-- Your task --
Rewrite the listing from the line containing "In what order do" through the end, replacing "nearest" with "closest" and leaving everything else unchanged. Omit the pictures.

^^^^^^^^^^^^^^^^

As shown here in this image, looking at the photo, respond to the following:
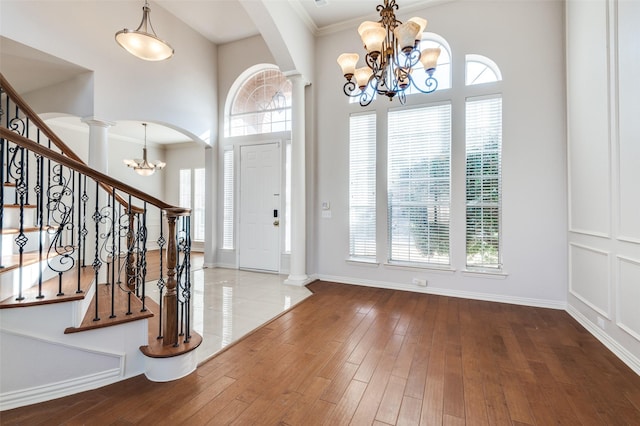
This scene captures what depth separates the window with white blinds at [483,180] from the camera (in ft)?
12.2

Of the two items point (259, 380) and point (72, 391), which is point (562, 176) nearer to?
point (259, 380)

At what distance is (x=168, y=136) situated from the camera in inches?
312

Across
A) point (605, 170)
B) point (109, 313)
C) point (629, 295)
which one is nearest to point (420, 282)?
point (629, 295)

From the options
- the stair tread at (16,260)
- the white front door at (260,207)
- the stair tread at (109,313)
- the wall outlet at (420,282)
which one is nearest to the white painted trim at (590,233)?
the wall outlet at (420,282)

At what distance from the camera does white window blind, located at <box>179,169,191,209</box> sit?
869cm

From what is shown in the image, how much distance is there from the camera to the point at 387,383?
1.99 m

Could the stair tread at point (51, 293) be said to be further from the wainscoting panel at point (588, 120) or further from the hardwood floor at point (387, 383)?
the wainscoting panel at point (588, 120)

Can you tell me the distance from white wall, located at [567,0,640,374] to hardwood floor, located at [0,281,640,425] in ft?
1.05

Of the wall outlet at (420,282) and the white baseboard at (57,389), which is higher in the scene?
the wall outlet at (420,282)

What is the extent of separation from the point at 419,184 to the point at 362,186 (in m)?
0.87

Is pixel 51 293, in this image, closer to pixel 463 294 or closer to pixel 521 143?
pixel 463 294

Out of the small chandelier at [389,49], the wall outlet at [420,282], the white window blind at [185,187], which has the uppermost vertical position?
the small chandelier at [389,49]

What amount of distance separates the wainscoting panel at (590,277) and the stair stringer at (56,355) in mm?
4017

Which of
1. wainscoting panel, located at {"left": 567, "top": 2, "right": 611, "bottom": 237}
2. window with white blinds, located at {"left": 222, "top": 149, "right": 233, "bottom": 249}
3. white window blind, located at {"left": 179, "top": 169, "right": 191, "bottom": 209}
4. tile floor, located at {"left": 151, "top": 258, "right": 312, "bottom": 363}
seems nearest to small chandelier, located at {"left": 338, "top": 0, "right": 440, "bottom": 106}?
wainscoting panel, located at {"left": 567, "top": 2, "right": 611, "bottom": 237}
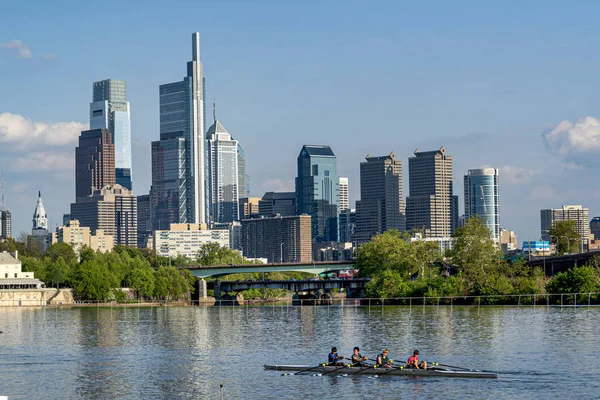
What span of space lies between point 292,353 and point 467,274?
79.2 metres

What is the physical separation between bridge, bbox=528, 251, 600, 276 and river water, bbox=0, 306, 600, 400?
127 feet

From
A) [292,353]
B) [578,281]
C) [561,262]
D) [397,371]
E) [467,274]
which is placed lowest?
[292,353]

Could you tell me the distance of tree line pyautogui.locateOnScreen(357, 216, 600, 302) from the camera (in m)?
151

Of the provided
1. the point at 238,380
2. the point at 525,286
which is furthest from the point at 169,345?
the point at 525,286

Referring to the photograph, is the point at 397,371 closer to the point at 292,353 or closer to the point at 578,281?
the point at 292,353

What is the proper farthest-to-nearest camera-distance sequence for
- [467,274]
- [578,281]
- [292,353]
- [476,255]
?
[467,274]
[476,255]
[578,281]
[292,353]

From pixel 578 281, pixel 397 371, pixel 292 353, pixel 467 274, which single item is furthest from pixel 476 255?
pixel 397 371

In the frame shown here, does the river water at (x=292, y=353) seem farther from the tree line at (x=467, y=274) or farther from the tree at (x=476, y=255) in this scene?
the tree at (x=476, y=255)

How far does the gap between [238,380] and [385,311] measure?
78.5 metres

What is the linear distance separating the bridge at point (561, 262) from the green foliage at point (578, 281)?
2132cm

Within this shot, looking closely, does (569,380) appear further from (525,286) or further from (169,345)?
(525,286)

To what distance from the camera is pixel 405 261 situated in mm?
177250

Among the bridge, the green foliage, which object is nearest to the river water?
the green foliage

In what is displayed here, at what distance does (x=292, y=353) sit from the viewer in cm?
8588
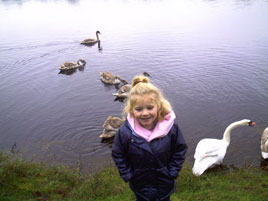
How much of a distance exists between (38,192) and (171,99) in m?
7.46

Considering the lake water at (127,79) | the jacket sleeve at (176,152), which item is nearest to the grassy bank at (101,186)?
the lake water at (127,79)

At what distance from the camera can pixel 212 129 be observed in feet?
30.5

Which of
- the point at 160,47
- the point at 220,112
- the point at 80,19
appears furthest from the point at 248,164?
the point at 80,19

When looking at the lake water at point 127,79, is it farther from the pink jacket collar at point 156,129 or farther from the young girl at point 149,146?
the pink jacket collar at point 156,129

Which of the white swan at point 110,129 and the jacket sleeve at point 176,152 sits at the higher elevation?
the jacket sleeve at point 176,152

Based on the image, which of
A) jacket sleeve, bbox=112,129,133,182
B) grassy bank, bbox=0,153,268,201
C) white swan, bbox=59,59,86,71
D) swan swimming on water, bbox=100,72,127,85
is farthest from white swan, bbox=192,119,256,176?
white swan, bbox=59,59,86,71

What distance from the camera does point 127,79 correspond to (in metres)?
14.8

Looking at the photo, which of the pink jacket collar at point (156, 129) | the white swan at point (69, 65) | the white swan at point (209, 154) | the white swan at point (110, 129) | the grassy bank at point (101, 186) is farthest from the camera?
the white swan at point (69, 65)

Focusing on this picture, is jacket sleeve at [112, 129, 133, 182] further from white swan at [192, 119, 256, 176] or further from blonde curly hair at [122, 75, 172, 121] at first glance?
white swan at [192, 119, 256, 176]

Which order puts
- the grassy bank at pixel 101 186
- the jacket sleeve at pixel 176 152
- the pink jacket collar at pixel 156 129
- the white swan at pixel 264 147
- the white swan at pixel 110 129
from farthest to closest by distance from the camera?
the white swan at pixel 110 129 < the white swan at pixel 264 147 < the grassy bank at pixel 101 186 < the jacket sleeve at pixel 176 152 < the pink jacket collar at pixel 156 129

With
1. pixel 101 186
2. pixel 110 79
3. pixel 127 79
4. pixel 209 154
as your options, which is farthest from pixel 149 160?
pixel 127 79

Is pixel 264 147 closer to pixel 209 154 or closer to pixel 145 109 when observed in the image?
pixel 209 154

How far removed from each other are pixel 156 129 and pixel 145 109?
316mm

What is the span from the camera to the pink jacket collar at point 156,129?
3.40 m
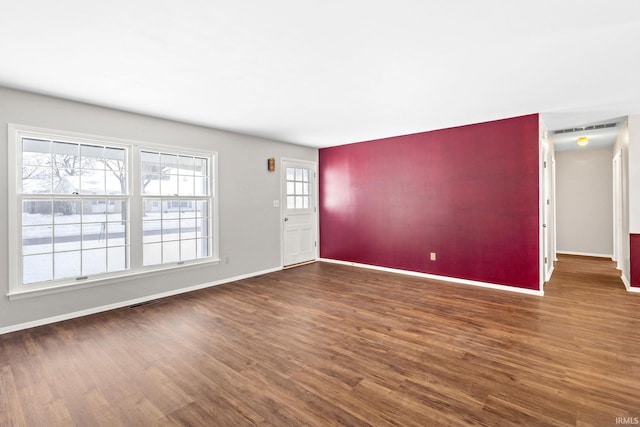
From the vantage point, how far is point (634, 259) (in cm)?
402

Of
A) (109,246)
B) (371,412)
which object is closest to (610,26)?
(371,412)

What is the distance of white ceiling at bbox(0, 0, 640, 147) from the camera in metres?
1.83

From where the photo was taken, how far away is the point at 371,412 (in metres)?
1.80

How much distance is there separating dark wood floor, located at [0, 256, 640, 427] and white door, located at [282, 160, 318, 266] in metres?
2.13

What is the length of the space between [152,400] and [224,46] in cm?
251

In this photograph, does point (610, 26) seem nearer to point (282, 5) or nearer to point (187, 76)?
point (282, 5)

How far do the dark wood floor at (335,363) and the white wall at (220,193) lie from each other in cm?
28

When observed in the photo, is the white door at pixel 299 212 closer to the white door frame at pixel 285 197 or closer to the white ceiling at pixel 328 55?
the white door frame at pixel 285 197

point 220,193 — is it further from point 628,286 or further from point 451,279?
point 628,286

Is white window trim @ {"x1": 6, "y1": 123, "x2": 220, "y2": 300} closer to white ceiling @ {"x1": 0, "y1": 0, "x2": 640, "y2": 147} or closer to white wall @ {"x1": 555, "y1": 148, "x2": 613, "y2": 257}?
white ceiling @ {"x1": 0, "y1": 0, "x2": 640, "y2": 147}

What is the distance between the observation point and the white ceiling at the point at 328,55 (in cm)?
183

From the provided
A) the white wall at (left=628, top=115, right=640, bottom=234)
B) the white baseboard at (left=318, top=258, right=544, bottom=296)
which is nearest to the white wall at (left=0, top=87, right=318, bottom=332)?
the white baseboard at (left=318, top=258, right=544, bottom=296)

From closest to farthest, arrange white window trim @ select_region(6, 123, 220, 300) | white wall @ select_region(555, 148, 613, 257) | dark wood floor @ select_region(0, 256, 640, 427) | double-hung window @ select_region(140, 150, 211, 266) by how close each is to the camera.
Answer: dark wood floor @ select_region(0, 256, 640, 427)
white window trim @ select_region(6, 123, 220, 300)
double-hung window @ select_region(140, 150, 211, 266)
white wall @ select_region(555, 148, 613, 257)

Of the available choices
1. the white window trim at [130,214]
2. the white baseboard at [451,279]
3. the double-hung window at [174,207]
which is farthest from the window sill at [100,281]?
the white baseboard at [451,279]
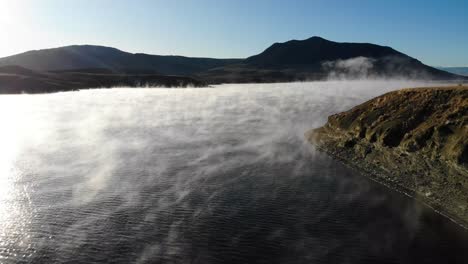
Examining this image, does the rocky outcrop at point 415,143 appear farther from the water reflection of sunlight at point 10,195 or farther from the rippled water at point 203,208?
the water reflection of sunlight at point 10,195

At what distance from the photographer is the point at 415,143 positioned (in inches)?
1868

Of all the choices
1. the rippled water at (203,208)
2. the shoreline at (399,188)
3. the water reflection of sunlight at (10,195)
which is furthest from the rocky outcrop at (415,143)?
the water reflection of sunlight at (10,195)

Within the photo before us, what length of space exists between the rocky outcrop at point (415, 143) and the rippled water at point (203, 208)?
2378 mm

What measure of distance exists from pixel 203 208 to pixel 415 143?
2512cm

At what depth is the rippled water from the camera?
2821cm

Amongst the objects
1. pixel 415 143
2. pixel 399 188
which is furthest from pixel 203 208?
pixel 415 143

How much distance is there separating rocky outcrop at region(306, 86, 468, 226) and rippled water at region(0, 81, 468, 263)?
7.80 feet

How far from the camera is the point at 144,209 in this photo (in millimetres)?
36250

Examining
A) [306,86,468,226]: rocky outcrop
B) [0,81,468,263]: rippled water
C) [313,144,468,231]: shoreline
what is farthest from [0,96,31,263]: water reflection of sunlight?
[306,86,468,226]: rocky outcrop

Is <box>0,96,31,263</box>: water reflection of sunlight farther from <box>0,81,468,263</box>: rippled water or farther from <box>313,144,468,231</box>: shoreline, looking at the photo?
<box>313,144,468,231</box>: shoreline

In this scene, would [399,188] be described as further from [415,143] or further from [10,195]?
[10,195]

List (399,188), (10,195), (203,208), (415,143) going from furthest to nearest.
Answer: (415,143), (399,188), (10,195), (203,208)

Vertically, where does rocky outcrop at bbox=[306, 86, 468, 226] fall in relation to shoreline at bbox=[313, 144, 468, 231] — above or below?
above

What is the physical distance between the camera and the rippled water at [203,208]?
92.6ft
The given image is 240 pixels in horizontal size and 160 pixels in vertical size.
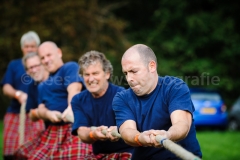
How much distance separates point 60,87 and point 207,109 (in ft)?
34.3

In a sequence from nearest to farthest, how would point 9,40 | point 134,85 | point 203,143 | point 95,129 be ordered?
point 134,85
point 95,129
point 203,143
point 9,40

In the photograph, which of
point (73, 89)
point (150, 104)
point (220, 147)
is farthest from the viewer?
point (220, 147)

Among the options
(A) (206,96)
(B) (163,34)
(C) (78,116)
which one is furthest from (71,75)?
(B) (163,34)

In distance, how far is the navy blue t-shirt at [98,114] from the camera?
5141 millimetres

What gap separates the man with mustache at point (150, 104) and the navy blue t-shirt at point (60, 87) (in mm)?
2207

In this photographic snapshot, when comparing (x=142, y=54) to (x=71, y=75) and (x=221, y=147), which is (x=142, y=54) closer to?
(x=71, y=75)

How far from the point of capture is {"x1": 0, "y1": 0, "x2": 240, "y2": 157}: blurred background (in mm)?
18750

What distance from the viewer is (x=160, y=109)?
3850mm

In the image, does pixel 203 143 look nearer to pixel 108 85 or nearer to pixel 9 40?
pixel 108 85

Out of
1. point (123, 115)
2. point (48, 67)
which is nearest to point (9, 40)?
point (48, 67)

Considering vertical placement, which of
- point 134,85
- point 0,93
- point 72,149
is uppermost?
point 0,93

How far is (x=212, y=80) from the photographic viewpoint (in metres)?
22.1

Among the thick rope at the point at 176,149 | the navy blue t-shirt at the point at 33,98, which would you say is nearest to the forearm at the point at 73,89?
the navy blue t-shirt at the point at 33,98

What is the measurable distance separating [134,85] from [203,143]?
7756 mm
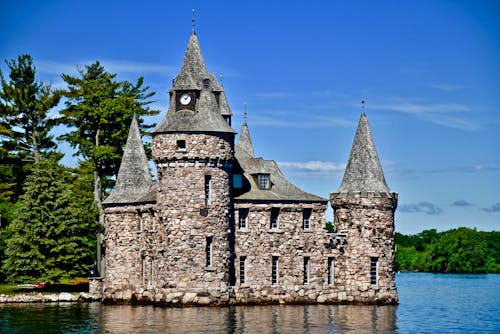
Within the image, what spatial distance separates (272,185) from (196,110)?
8.13 meters

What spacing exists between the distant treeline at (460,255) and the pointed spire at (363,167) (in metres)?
96.0

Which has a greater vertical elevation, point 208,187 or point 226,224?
point 208,187

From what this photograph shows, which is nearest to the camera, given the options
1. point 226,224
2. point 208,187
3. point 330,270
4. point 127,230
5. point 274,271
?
point 208,187

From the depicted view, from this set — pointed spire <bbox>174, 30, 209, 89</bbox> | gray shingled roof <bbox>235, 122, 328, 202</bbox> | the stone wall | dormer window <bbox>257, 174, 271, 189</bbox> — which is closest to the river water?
the stone wall

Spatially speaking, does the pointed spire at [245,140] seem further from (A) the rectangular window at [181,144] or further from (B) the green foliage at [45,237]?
(A) the rectangular window at [181,144]

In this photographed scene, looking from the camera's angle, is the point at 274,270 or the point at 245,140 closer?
the point at 274,270

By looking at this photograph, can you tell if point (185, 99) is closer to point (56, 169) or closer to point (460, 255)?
point (56, 169)

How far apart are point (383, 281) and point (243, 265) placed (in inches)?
371

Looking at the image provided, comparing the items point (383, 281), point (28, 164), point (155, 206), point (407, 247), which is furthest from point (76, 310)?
point (407, 247)

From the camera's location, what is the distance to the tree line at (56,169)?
248 ft

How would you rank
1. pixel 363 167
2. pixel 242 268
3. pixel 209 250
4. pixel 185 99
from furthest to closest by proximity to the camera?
pixel 363 167 < pixel 242 268 < pixel 185 99 < pixel 209 250

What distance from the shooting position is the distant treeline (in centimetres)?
16675

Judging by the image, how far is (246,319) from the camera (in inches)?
2320

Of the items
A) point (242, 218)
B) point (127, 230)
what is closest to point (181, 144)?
point (242, 218)
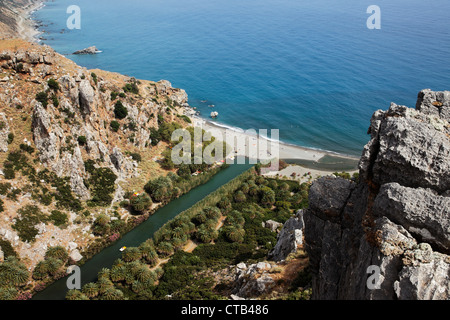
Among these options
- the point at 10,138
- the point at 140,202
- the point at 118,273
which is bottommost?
the point at 118,273

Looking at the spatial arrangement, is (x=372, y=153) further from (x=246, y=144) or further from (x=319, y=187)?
(x=246, y=144)

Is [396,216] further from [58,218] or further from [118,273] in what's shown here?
[58,218]

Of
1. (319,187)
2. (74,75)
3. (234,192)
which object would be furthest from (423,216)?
(74,75)

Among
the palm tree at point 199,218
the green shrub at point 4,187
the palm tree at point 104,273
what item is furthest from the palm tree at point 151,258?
the green shrub at point 4,187

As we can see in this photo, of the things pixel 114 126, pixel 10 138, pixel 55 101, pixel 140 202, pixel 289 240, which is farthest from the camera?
pixel 114 126

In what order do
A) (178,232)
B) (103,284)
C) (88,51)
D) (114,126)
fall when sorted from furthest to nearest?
1. (88,51)
2. (114,126)
3. (178,232)
4. (103,284)

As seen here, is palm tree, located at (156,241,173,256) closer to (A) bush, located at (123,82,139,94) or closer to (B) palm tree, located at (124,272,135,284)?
(B) palm tree, located at (124,272,135,284)

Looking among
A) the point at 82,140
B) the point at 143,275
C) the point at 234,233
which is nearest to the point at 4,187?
the point at 82,140
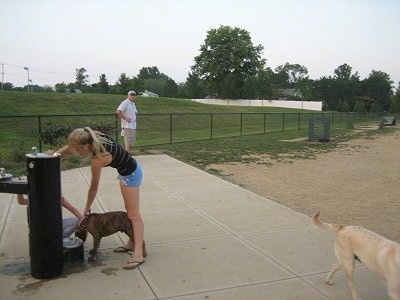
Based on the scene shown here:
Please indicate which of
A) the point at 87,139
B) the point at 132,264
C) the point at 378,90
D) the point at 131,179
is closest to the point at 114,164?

^^^^^^^^^^^^^^^^

-- Result of the exercise --
In what order do
A) (178,232)
B) (103,284)
C) (88,51)
D) (114,126)
fall when sorted from furthest to closest?
1. (88,51)
2. (114,126)
3. (178,232)
4. (103,284)

As seen here, is palm tree, located at (156,241,173,256) closer to (A) bush, located at (123,82,139,94) or closer to (B) palm tree, located at (124,272,135,284)?
(B) palm tree, located at (124,272,135,284)

Looking among
A) the point at 82,140
B) the point at 143,275
C) the point at 234,233
which is closest to the point at 4,187?
the point at 82,140
Based on the scene shown here:
Please indicate which of
A) the point at 87,139
B) the point at 132,264
C) the point at 378,90
D) the point at 131,179
is closest to the point at 114,164?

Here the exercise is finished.